*** PASSAGE SHOWN ***

I, of course, have to begin this story by telling you what a complete governance nightmare this non-profit had created for itself.  The Executive Director was emotionally and mentally unstable (and that’s being generous), about a quarter of the board members were somewhat normal but had little to no training on what their role should have been and the others were too busy getting drunk and stealing each others wives and husbands to even notice that they were on a Board of Directors.

It occurred to me about 2 months in that the Board of Directors had absolutely no idea what they were doing.  Meeting after meeting would go by with directives being handed down and nothing ever seemed to get accomplished.  I finally asked the Executive Director to show me the board governance model.  When she looked at me like I’d just asked her to discover new life on distant planets, in Mandarin, I realized that she didn’t have a board governance model.  When I broadened my question to, “Do you have anything on paper that you give to a new board member when they are being considered for or accept their new position?” she was able to point me to a welcome packet.  Which consisted of two pages that basically said, “Thanks for joining our team”, in long hand.

I sat down with the ED and we discussed how we were going to give the board direction.  She shot me down a few times with my suggestions that we retrain them entirely but I wouldn’t back down.  I urged her to focus on moving forward because in the end, it was the children and families who were suffering by our lack of willingness to address these problems.

These weren’t easy conversations to have because it was extremely difficult to convey that it wasn’t a “blame game” and it didn’t matter how the mess had been created.  Unfortunately, she had the emotional intelligence of a ten-year old girl and felt attacked every time I opened my mouth.  Which was strange because I made it very clear that I wasn’t only blaming her for the disaster zone, I equally blamed the board members that she had hand picked.

Finally we agreed on a “Development Plan” that we would present to the board members at the next board meeting.  We called it a Development Plan because we figured if we came at them with a “Restructuring Everything You Do Because It’s Not Working Plan” that they might feel a little less receptive to change.

In the document we politely asked the board to take the same training that our volunteers were required to take which was a 9-hour course in child development and abusive families.  We asked for 100% board participation and explained that the more they knew about every aspect of the organization the easier it would be to get the message across to new potential stake holders.  We also mentioned that they would get a nice little certificate and there would be a formal ceremony with a judge and they’d get to eat good food and drink expensive wine afterwards.  I’d like to think it was the thought that they were doing something good for the kids and their families that got them all to take the training but I’m okay with the fact that it could have been the recognition.  Either way, we had 100% board participation.

*** End of PASSAGE SHOWN ***
*** DATASET ***

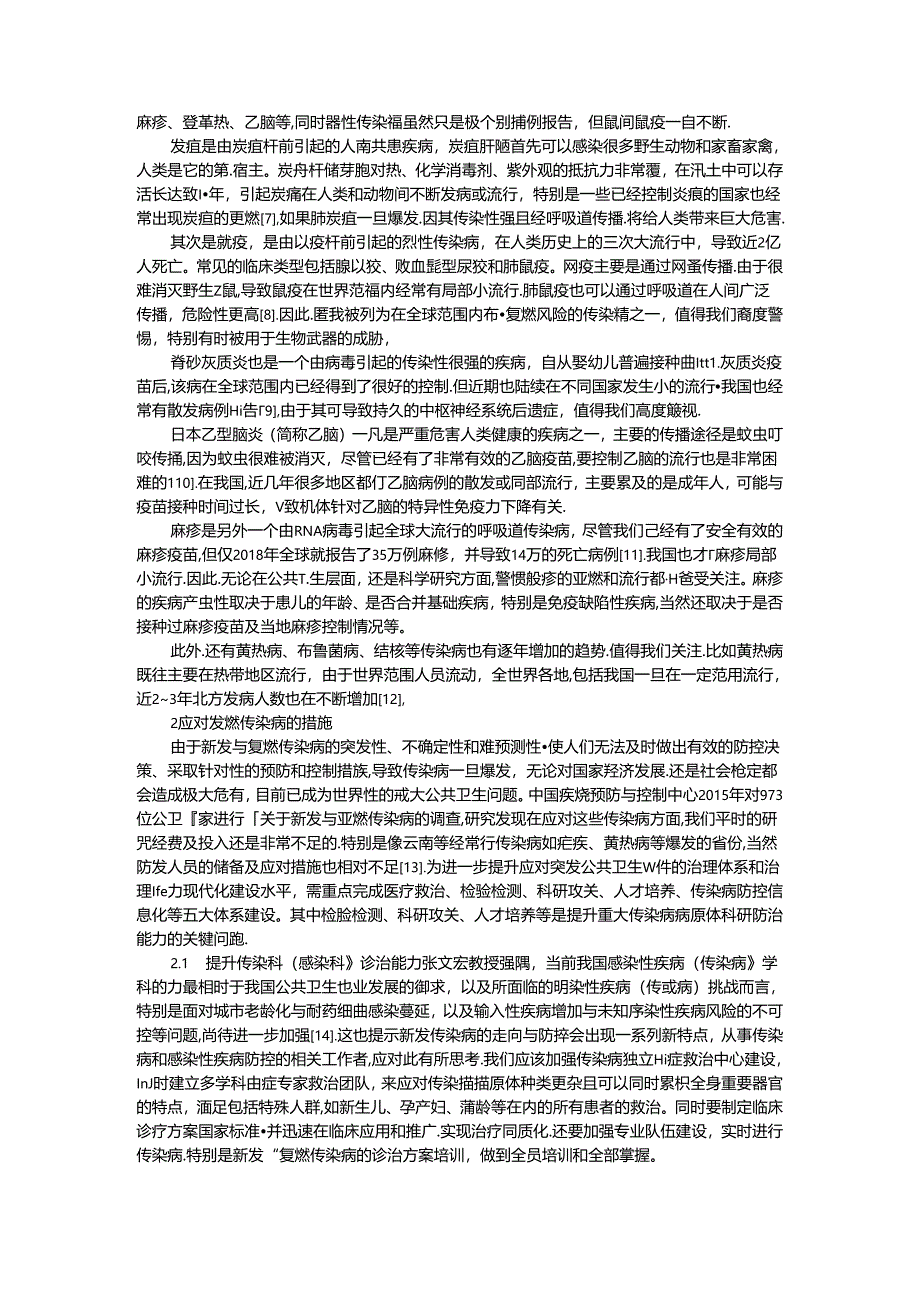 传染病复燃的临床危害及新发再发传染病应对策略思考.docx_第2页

*** End of DATASET ***
*** DATASET ***

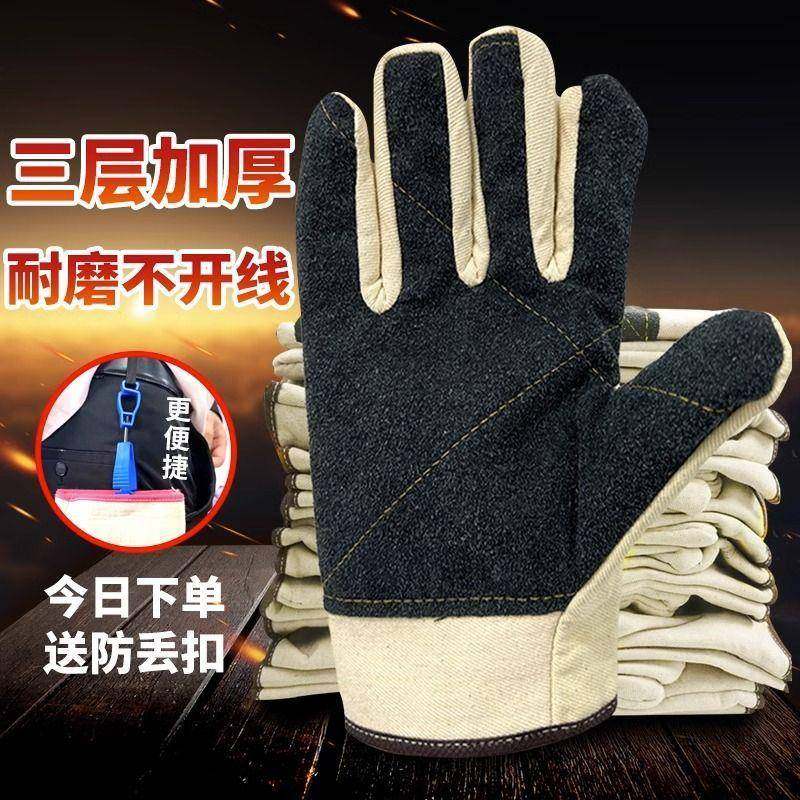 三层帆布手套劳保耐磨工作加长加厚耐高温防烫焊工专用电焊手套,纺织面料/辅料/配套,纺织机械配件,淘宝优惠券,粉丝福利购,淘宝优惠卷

*** End of DATASET ***

■ THE TASK ■
In the story about the nonprofit board, list each thing the board members were told they would receive or enjoy for taking the training.

■ YOUR SOLUTION ■
- A nice little certificate
- A formal ceremony with a judge
- Good food
- Expensive wine